Manuel Mendoza

Personal information
- Full name: Ramón Manuel Mendoza Intriago
- Date of birth: October 10, 1976 (age 48)
- Place of birth: El Empalme, Ecuador
- Height: 1.70 m (5 ft 7 in)
- Position(s): Defender

Senior career*
- Years: Team / Apps / (Gls)
- 1996–2001: Emelec
- 2001–2002: Deportivo Cuenca
- 2002–2003: Levski Sofia / 8 / (0)
- 2003–2005: Deportivo Cuenca
- 2005: LDU Portoviejo
- 2006: Aucas / 12 / (0)
- 2007: Deportivo Quito / 27 / (0)
- 2008: Deportivo Azogues / 15 / (1)
- 2009: Olmedo / 15 / (0)

= Manuel Mendoza (footballer, born 1976) =

Ecuadorian footballer

Manuel Mendoza (born October 10, 1976) is an Ecuadorian football defender.

==Club career==
In the 2002–03 season, Mendoza played for the Bulgarian side Levski Sofia, with whom he won the Bulgarian Cup.
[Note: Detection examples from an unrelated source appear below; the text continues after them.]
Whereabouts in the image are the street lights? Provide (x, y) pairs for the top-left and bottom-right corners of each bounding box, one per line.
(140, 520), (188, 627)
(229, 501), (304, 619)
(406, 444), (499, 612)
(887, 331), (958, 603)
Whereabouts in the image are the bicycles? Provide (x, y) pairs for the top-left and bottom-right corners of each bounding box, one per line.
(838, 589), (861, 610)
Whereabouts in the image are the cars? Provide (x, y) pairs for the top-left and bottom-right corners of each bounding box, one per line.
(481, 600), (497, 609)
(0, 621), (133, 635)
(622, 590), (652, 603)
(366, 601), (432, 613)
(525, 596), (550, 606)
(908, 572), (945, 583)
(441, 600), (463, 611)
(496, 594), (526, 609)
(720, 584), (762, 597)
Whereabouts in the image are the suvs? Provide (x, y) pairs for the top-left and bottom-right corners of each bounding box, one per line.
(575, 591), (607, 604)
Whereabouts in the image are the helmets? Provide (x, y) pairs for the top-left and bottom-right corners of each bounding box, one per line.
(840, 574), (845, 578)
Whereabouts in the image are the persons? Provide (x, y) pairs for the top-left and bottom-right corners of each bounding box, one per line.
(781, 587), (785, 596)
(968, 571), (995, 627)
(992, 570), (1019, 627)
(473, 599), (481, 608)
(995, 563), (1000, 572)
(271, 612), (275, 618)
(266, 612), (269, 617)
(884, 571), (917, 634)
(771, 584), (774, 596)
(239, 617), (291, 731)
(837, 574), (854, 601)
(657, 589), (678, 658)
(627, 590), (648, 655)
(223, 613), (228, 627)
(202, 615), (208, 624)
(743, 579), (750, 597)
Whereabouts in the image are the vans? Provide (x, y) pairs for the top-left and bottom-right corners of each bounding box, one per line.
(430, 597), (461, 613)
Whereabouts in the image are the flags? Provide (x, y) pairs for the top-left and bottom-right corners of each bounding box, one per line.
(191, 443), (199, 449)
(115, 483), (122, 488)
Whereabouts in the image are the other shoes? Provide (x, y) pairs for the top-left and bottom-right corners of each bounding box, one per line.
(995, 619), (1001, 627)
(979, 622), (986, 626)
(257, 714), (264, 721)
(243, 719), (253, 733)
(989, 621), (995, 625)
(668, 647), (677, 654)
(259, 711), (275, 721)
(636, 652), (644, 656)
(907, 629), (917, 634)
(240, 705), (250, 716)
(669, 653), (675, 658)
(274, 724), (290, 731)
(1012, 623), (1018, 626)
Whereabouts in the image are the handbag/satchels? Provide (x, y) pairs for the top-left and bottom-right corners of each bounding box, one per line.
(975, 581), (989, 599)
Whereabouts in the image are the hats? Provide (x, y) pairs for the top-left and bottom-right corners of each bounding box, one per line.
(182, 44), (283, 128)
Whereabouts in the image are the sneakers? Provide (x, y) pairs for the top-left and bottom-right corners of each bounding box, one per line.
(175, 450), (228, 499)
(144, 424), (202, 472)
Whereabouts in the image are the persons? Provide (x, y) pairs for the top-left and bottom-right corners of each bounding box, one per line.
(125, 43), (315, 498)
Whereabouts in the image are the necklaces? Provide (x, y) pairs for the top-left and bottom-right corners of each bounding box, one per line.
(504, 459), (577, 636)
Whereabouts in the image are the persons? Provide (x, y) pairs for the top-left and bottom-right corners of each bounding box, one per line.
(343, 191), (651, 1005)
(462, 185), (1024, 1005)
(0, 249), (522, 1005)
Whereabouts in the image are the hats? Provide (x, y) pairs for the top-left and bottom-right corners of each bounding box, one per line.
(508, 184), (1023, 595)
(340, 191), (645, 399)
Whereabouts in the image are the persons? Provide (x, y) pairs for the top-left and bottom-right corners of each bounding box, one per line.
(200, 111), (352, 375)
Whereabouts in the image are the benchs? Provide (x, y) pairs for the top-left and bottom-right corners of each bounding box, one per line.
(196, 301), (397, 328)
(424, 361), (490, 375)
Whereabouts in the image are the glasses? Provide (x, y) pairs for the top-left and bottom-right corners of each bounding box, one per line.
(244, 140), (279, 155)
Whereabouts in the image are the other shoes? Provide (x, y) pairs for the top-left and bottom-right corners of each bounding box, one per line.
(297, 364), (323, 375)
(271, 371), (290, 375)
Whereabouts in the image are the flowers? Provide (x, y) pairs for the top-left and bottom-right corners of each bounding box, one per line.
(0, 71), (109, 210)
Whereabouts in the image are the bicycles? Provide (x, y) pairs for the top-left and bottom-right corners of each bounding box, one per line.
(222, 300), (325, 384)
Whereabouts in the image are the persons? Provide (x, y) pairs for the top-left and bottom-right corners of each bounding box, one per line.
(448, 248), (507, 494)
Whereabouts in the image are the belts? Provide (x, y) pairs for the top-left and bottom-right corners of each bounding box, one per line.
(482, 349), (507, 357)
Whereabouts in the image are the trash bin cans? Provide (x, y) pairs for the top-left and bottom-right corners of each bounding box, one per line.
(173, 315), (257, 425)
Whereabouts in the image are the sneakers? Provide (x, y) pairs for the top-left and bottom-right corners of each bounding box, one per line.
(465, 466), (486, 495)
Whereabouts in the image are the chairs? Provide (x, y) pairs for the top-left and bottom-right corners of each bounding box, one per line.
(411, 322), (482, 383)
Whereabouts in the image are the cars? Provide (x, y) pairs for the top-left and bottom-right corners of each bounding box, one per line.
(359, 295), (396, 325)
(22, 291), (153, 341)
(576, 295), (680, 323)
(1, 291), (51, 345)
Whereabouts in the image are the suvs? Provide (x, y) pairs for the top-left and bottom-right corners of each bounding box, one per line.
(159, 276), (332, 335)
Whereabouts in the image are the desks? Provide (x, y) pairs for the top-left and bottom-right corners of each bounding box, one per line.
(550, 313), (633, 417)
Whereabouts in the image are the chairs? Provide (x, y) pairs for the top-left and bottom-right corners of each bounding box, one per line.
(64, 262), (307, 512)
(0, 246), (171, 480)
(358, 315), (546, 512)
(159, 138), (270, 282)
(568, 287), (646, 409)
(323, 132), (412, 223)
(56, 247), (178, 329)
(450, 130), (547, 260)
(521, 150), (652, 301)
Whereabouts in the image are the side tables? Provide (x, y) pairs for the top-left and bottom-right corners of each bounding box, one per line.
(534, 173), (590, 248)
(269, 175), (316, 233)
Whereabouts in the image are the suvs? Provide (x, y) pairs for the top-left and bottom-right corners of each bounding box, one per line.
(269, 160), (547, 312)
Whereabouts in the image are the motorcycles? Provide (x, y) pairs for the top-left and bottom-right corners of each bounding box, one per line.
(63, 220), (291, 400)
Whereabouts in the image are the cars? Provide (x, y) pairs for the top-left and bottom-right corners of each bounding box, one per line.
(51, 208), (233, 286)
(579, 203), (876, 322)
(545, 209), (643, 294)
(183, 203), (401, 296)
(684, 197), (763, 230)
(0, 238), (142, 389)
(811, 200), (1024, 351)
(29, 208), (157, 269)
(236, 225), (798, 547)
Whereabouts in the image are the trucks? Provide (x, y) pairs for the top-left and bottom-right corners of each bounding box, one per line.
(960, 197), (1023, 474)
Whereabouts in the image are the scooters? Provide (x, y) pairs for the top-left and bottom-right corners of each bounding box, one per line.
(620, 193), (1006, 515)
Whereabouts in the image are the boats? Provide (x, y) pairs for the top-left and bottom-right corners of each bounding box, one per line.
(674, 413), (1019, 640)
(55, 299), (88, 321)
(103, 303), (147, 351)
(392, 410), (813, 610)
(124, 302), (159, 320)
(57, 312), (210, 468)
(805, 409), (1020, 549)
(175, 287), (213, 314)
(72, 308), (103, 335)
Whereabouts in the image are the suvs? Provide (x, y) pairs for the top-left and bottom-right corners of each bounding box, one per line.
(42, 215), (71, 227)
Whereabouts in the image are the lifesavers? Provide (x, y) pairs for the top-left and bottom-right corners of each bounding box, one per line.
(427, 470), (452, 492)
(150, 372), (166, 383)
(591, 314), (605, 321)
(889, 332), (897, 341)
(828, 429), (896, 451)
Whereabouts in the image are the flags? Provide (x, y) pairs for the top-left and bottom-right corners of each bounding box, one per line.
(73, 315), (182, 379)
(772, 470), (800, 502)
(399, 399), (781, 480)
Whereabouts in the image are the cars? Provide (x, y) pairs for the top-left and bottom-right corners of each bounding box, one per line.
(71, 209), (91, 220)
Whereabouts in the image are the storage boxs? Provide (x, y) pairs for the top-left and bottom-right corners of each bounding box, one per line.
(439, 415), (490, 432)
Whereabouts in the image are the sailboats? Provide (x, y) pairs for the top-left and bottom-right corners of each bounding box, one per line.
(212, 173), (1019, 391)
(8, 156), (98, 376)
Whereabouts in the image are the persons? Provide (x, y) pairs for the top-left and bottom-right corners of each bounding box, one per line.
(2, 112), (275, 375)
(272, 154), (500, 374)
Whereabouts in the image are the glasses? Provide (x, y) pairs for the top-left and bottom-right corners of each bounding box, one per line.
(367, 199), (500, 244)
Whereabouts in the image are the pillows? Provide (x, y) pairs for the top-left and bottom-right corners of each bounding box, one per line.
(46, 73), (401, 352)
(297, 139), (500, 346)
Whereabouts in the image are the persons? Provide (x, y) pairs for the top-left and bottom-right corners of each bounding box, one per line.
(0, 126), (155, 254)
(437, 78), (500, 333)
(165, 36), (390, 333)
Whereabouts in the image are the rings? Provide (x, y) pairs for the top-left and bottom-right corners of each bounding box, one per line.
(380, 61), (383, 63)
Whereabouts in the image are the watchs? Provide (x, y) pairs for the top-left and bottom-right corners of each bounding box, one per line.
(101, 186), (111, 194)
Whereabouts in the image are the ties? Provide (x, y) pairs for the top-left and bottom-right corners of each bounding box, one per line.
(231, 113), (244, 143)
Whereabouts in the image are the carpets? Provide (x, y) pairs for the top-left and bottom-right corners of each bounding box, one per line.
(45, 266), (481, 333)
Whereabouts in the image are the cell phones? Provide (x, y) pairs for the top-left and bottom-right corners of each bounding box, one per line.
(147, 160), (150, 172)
Although not scoring a single goal in the Premier League, Mendoza scored in the last minute against the arch-rivals CSKA Sofia in the semi-final of the Bulgarian Cup, giving Levski a 1–0 win and entering Levski's folklore forever. Mendoza is the first Ecuadorian player in Bulgarian football.

After the end of the season, he returned to Deportivo Cuenca and became a champion of Ecuador in 2004.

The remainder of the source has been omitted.